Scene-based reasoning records
····················

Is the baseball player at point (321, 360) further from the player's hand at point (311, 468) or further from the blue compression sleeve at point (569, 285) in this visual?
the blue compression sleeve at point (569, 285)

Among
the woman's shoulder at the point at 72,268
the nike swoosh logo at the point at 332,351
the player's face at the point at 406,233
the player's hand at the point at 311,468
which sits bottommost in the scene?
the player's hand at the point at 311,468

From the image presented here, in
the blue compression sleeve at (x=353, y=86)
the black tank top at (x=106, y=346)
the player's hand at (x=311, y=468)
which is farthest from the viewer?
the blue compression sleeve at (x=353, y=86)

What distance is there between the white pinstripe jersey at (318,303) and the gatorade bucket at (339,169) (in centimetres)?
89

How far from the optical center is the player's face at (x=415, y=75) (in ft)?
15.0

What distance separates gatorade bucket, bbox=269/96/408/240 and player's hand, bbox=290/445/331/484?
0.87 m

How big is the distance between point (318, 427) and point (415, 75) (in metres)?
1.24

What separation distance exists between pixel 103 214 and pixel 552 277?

····················

--- WHAT YOU ARE ASKED TO DO ---
Please write out all of the items again, changing every "gatorade bucket" to "water cooler" and keeping everything else the same.

--- IN RESPONSE ---
Is the baseball player at point (321, 360) further from the player's hand at point (311, 468) or further from the blue compression sleeve at point (569, 285) in this visual?
the blue compression sleeve at point (569, 285)

Among
the woman's shoulder at the point at 72,268
the nike swoosh logo at the point at 332,351
the player's face at the point at 406,233
the player's hand at the point at 311,468
which sits bottommost in the scene?
the player's hand at the point at 311,468

From the image presented here, in
the blue compression sleeve at (x=353, y=86)
the black tank top at (x=106, y=346)
the player's hand at (x=311, y=468)
which is farthest from the viewer?
the blue compression sleeve at (x=353, y=86)

What distance is there between the white pinstripe jersey at (318,303) and the water cooler at (339,169) (in centimetres)?
89

How far from the optical center is the player's face at (x=415, y=75) (in ft)?
15.0

What distance separates water cooler, bbox=269/96/408/240 and player's hand, bbox=290/445/331/484?
0.87 m

How big is the distance between point (318, 427) and point (415, 75) (in metres)?
1.24

What separation distance exists between pixel 103 214 and pixel 552 277?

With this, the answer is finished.